DeepSeek-R1: Requirements and Deployment Guide

DeepSeek-R1 is a state-of-the-art reasoning model that has set new benchmarks in complex problem-solving, particularly in mathematics, science, and coding. Its performance is comparable to OpenAI's O1 model and is available under the MIT license, promoting open-source collaboration and commercial use.

Model Variants and Hardware Requirements

DeepSeek-R1 comes in various versions, including the full-scale models and distilled variants optimized for different hardware capabilities.

Full-Scale Models:

  • DeepSeek-R1 and DeepSeek-R1-Zero:
    • Parameters: 71 billion
    • VRAM Requirement: Approximately 1,342 GB
    • Recommended Setup: Multi-GPU configuration, such as 16 NVIDIA A100 GPUs with 80GB each

Distilled Models:

These versions are optimized to retain significant reasoning capabilities while reducing hardware demands.

Model Parameters (B) VRAM Requirement (GB) Recommended GPU
DeepSeek-R1-Distill-Qwen-1.5B 1.5 ~0.7 NVIDIA RTX 3060 12GB or higher
DeepSeek-R1-Distill-Qwen-7B 7 ~3.3 NVIDIA RTX 3070 8GB or higher
DeepSeek-R1-Distill-Llama-8B 8 ~3.7 NVIDIA RTX 3070 8GB or higher
DeepSeek-R1-Distill-Qwen-14B 14 ~6.5 NVIDIA RTX 3080 10GB or higher
DeepSeek-R1-Distill-Qwen-32B 32 ~14.9 NVIDIA RTX 4090 24GB
DeepSeek-R1-Distill-Llama-70B 70 ~32.7 NVIDIA RTX 4090 24GB (x2)
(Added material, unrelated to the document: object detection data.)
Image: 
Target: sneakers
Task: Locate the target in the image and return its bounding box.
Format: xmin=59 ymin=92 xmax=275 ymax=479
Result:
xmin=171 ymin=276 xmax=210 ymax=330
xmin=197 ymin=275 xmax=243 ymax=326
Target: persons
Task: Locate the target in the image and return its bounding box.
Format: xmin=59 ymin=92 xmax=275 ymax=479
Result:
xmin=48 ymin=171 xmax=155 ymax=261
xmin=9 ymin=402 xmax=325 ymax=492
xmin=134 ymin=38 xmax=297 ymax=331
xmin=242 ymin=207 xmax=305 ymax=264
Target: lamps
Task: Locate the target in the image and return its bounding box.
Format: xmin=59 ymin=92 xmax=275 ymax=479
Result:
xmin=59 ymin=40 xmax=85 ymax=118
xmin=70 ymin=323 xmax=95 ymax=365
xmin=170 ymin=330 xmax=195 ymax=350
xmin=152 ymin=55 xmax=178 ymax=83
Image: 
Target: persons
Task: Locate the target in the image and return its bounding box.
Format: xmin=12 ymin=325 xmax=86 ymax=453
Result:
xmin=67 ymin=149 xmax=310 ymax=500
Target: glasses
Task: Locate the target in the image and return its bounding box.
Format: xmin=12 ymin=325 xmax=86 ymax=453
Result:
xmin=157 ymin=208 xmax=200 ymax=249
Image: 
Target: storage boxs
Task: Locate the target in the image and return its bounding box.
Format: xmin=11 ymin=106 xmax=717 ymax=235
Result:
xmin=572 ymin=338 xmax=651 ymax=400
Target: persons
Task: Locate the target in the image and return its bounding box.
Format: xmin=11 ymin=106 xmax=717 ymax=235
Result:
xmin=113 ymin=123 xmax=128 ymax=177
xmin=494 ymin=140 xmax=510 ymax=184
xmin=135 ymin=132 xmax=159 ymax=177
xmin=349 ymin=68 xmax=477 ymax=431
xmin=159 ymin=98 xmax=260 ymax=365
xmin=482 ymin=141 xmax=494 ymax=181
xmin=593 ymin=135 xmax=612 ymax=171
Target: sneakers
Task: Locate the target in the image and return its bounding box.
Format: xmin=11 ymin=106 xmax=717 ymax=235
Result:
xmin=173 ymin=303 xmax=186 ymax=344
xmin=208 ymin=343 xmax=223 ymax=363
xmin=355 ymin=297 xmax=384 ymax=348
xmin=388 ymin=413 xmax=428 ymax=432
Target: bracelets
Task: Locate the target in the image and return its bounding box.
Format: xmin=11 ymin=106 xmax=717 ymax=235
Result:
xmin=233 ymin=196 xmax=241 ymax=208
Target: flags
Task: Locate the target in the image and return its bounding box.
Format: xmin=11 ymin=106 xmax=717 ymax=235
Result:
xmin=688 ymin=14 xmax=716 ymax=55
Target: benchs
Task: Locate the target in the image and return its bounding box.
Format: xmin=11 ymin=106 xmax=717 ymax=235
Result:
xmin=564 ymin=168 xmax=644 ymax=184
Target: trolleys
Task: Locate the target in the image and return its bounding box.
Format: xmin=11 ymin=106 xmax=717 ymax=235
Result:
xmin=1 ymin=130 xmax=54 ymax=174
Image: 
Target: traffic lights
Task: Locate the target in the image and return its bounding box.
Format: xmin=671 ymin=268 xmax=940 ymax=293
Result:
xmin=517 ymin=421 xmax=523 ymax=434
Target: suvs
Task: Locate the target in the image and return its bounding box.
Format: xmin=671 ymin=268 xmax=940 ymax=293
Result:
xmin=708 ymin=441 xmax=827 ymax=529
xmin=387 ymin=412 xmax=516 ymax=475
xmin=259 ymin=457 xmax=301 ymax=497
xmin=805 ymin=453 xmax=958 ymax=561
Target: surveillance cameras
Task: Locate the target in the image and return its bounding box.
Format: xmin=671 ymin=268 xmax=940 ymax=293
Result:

Running DeepSeek-R1 Locally

For users without access to high-end multi-GPU setups, the distilled models offer a practical alternative. These models can be run on consumer-grade hardware with varying VRAM capacities.

Using Ollama:

Ollama is a tool that facilitates running open-source AI models locally.

  1. Installation:

  2. Model Deployment:

    • Open the command prompt and execute the following command to run the 8B distilled model:
     ollama run deepseek-r1:8b
    
  • For other model sizes, replace 8b with the desired model parameter size (e.g., 1.5b, 14b).
  1. API Interaction:

    • Start the Ollama server:
     ollama serve
    
  • Send requests using curl:

     curl -X POST http://localhost:11434/api/generate -d '{
       "model": "deepseek-r1",
       "prompt": "Your question or prompt here"
     }'
    
  • Replace "Your question or prompt here" with your actual input prompt.

Conclusion

DeepSeek-R1 offers a range of models to accommodate various hardware configurations. While the full-scale models require substantial computational resources, the distilled versions provide accessible alternatives for users with limited hardware capabilities. Tools like Ollama further simplify the process of running these models locally, enabling a broader audience to leverage advanced reasoning capabilities.